GIVEN PROBLEM
In the data that follows, find the line containing "What is the distance from the observation"; then quote that line and every line after it, exactly, through the last one.

Excerpt from a dataset
◇ ◇ ◇ ◇ ◇

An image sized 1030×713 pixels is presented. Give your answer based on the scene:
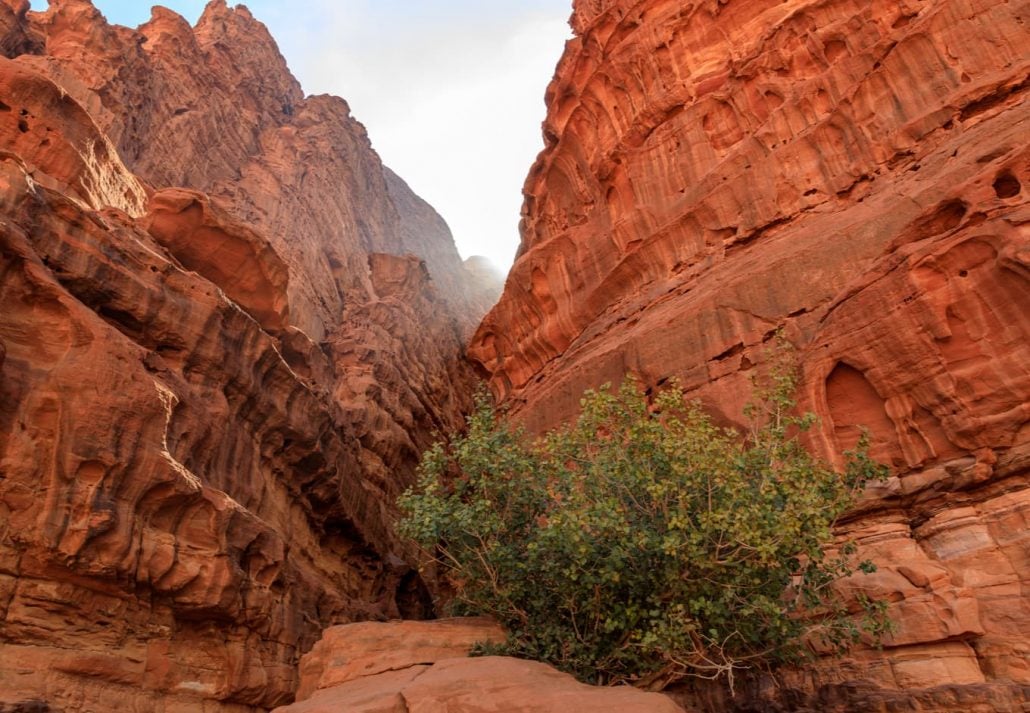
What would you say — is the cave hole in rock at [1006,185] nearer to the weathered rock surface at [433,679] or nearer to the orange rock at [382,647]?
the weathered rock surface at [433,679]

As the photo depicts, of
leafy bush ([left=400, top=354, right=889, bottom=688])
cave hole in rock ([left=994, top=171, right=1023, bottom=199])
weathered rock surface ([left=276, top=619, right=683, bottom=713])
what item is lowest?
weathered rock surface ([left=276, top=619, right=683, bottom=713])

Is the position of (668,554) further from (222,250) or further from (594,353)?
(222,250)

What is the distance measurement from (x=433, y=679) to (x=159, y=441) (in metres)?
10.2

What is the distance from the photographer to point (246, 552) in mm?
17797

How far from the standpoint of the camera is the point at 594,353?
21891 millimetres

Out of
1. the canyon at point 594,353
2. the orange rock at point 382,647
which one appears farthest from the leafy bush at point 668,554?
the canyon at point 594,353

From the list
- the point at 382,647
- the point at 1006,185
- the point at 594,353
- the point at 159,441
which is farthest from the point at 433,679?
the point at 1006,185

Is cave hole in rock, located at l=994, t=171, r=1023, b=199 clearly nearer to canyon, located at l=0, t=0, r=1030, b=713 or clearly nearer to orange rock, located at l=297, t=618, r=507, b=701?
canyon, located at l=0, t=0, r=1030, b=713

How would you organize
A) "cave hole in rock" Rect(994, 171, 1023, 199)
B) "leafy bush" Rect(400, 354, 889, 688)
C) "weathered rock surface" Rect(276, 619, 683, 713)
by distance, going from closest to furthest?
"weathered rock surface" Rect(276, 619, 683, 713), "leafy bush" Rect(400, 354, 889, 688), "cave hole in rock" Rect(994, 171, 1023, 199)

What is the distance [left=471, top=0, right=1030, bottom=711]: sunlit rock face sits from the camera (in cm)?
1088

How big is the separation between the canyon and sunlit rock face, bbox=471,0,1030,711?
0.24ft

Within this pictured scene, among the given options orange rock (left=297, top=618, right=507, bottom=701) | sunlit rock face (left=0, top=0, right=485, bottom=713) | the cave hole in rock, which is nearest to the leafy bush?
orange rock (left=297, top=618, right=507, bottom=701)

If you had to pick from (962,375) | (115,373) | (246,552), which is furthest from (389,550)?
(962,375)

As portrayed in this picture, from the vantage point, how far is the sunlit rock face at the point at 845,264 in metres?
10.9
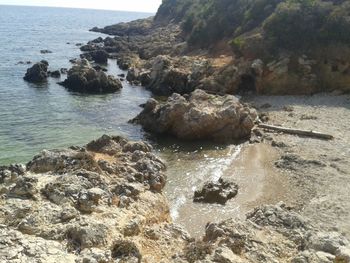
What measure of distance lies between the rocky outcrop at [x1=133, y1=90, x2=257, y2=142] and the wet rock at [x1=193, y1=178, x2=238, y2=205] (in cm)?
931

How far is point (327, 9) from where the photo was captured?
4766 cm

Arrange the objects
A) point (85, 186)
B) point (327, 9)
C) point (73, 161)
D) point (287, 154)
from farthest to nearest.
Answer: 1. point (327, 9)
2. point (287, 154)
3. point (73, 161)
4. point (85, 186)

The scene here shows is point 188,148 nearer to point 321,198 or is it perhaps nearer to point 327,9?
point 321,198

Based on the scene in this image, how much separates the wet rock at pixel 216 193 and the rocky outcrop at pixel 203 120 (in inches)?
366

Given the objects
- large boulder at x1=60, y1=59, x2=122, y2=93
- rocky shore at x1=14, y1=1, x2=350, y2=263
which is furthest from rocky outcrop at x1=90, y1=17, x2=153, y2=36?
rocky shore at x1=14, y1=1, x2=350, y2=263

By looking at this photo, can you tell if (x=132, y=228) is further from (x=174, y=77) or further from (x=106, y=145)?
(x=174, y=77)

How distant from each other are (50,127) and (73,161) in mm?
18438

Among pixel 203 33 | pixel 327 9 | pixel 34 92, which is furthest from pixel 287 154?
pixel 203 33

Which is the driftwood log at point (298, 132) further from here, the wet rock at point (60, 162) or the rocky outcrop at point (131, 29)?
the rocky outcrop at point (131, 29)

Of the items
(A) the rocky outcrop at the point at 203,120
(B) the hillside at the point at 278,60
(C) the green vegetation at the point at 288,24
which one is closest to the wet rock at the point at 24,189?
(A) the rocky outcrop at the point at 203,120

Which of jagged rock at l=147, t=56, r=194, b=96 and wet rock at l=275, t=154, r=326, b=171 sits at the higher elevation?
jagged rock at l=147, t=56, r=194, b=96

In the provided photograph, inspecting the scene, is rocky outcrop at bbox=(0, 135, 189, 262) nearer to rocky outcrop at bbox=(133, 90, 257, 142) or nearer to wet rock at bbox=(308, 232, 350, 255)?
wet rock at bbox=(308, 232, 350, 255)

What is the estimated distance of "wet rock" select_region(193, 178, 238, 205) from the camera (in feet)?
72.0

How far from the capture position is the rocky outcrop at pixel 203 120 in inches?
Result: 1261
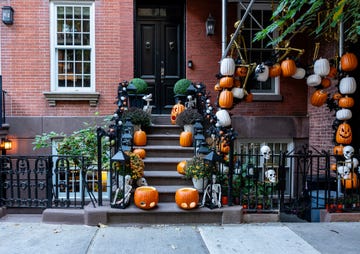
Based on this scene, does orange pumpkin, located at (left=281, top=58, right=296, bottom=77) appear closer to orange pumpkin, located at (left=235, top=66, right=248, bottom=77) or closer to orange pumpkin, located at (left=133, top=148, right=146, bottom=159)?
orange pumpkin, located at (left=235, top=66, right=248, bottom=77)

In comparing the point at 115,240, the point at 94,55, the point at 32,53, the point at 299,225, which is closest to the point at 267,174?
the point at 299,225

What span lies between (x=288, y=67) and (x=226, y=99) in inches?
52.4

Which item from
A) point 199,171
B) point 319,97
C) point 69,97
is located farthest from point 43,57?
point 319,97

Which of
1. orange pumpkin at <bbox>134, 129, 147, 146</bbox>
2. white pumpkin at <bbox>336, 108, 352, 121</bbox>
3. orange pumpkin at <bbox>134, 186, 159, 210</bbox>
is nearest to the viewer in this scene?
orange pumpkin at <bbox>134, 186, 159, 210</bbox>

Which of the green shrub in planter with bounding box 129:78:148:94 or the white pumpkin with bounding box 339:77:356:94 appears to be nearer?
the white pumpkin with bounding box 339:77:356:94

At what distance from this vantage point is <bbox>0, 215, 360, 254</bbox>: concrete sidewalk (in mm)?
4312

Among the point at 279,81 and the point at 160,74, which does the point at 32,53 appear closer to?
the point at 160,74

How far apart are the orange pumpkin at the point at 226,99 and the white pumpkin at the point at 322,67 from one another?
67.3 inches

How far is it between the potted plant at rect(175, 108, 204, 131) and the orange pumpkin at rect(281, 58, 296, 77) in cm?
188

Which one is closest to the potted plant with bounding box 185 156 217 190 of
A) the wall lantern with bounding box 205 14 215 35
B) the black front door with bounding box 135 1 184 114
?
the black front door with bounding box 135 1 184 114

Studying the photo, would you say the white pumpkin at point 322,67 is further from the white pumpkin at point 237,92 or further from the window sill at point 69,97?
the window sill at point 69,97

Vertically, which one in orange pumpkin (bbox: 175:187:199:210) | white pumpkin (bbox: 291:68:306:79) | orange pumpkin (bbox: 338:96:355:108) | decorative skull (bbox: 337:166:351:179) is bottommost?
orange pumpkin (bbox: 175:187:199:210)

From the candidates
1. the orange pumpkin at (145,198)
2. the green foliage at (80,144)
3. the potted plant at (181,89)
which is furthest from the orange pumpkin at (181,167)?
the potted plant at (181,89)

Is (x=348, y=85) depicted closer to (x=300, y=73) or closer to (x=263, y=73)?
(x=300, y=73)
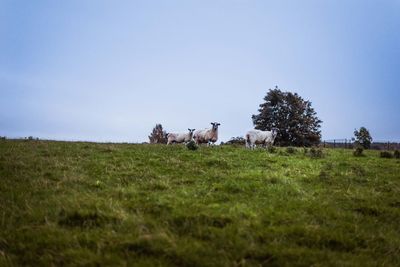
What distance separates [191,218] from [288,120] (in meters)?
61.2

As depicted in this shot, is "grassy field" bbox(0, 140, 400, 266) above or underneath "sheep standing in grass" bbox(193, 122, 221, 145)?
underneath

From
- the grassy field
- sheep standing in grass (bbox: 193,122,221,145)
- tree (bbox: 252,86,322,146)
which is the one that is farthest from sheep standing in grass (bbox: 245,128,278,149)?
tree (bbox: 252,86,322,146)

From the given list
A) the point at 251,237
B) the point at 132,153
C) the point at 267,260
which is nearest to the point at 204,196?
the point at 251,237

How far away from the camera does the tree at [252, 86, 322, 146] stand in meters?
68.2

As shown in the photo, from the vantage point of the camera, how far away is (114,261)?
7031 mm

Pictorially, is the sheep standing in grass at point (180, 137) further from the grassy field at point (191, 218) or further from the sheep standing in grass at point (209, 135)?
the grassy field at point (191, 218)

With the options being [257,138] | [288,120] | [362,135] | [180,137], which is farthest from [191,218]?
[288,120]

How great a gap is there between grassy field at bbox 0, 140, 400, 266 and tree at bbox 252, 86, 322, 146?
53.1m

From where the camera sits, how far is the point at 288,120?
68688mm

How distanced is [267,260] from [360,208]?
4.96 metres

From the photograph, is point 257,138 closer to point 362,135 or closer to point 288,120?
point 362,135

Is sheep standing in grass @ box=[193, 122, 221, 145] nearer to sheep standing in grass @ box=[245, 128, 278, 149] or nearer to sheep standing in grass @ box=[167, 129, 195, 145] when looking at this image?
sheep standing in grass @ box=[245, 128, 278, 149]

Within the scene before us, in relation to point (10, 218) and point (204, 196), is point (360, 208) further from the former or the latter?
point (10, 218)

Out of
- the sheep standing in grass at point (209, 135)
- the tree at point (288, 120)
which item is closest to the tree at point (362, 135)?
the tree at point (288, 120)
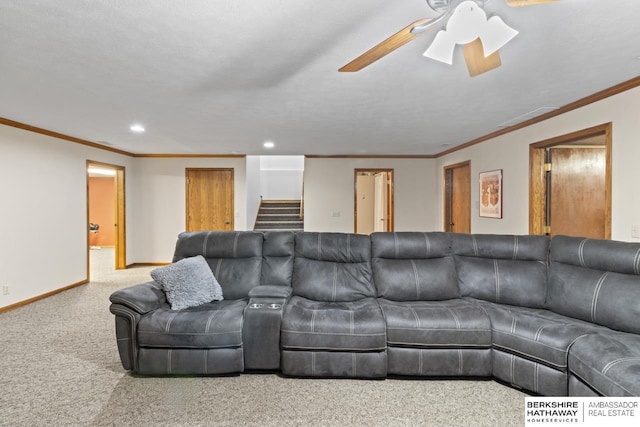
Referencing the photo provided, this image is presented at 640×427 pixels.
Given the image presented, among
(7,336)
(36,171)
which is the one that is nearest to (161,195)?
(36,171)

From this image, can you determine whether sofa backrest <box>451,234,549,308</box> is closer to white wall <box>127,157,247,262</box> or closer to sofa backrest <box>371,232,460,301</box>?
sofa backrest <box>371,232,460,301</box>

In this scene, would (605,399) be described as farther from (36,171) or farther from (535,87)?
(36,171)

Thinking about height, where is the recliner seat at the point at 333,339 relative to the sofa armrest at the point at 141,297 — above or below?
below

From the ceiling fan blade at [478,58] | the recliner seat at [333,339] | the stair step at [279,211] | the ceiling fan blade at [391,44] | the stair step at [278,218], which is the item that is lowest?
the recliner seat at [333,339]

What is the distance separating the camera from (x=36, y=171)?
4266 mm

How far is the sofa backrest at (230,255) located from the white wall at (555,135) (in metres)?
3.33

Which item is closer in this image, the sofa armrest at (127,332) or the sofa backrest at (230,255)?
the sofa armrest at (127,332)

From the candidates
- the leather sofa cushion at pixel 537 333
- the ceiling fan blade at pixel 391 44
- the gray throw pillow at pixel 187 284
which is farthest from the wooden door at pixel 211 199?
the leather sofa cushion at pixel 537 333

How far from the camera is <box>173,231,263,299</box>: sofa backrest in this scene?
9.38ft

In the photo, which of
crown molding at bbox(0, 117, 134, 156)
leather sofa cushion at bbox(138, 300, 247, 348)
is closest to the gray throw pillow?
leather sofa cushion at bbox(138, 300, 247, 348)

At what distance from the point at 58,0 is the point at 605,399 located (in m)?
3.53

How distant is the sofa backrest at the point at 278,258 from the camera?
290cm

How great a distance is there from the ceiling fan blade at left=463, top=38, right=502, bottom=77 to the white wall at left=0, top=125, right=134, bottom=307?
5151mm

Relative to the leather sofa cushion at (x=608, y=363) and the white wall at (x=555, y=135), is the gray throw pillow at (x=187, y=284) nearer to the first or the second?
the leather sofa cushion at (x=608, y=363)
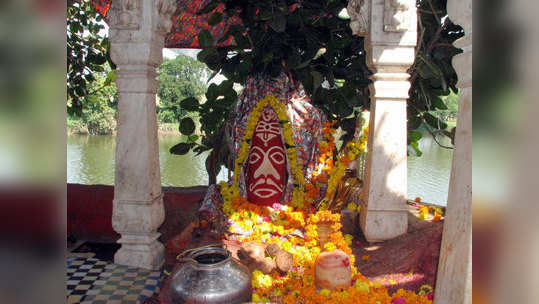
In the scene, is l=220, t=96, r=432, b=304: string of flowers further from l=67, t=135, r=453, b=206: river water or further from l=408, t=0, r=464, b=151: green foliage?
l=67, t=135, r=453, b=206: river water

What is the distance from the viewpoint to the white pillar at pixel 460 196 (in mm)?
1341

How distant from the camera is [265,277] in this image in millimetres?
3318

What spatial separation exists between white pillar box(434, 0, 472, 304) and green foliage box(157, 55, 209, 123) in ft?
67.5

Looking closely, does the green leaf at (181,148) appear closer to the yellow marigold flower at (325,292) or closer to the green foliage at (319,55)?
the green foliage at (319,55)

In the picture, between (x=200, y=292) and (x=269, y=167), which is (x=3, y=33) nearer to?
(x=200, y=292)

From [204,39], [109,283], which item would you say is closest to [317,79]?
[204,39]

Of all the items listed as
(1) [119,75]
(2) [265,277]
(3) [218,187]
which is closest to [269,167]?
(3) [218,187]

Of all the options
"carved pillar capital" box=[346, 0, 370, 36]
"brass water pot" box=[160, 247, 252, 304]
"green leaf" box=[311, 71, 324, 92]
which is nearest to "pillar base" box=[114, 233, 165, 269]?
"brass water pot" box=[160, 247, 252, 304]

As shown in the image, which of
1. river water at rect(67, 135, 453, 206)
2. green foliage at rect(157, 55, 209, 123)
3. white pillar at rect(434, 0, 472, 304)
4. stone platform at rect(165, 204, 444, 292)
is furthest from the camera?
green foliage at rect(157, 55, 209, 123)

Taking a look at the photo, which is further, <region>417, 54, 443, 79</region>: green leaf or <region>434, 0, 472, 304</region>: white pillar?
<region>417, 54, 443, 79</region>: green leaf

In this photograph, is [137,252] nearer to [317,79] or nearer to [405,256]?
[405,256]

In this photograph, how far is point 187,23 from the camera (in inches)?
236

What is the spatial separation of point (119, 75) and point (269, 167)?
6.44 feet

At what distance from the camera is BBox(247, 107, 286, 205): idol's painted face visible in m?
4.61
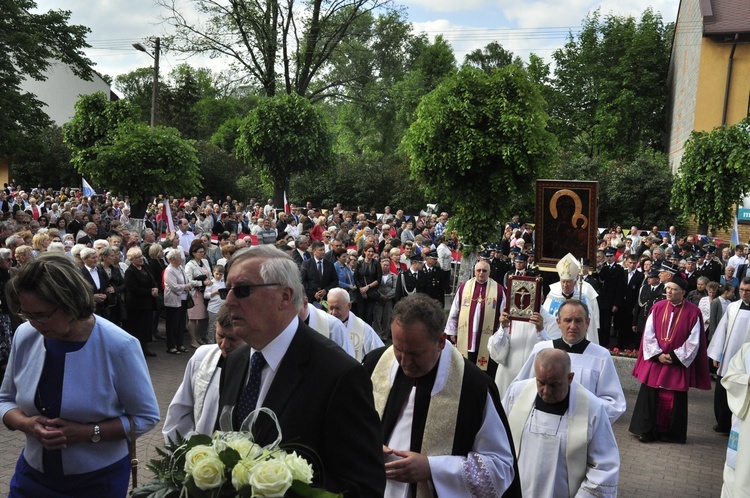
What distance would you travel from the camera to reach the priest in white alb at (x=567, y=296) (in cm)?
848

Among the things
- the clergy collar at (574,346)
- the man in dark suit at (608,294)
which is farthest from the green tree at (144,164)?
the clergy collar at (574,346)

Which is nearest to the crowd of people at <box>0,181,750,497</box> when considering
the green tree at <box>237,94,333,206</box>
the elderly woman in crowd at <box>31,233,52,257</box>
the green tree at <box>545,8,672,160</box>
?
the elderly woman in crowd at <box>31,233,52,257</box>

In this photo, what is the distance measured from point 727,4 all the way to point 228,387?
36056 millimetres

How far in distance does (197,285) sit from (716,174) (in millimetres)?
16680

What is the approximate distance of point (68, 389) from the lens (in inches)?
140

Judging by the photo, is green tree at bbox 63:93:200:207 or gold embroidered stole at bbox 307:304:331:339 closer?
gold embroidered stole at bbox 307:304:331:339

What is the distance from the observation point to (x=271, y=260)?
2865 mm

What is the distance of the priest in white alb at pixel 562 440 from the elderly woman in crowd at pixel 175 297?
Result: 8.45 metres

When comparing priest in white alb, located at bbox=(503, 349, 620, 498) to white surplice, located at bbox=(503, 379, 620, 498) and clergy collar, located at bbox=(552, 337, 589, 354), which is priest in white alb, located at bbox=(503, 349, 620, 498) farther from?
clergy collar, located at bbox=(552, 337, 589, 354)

◇ ◇ ◇ ◇ ◇

OUTPUT OF THE EXERCISE
What is the distance from the observation point to (x=271, y=260)?
2865 mm

What is the distance of the priest in white alb at pixel 562 440 from the elderly woman in crowd at pixel 175 297?
Result: 8.45 metres

When comparing priest in white alb, located at bbox=(503, 349, 620, 498) to white surplice, located at bbox=(503, 379, 620, 498) and clergy collar, located at bbox=(552, 337, 589, 354), which is priest in white alb, located at bbox=(503, 349, 620, 498) farther from?
clergy collar, located at bbox=(552, 337, 589, 354)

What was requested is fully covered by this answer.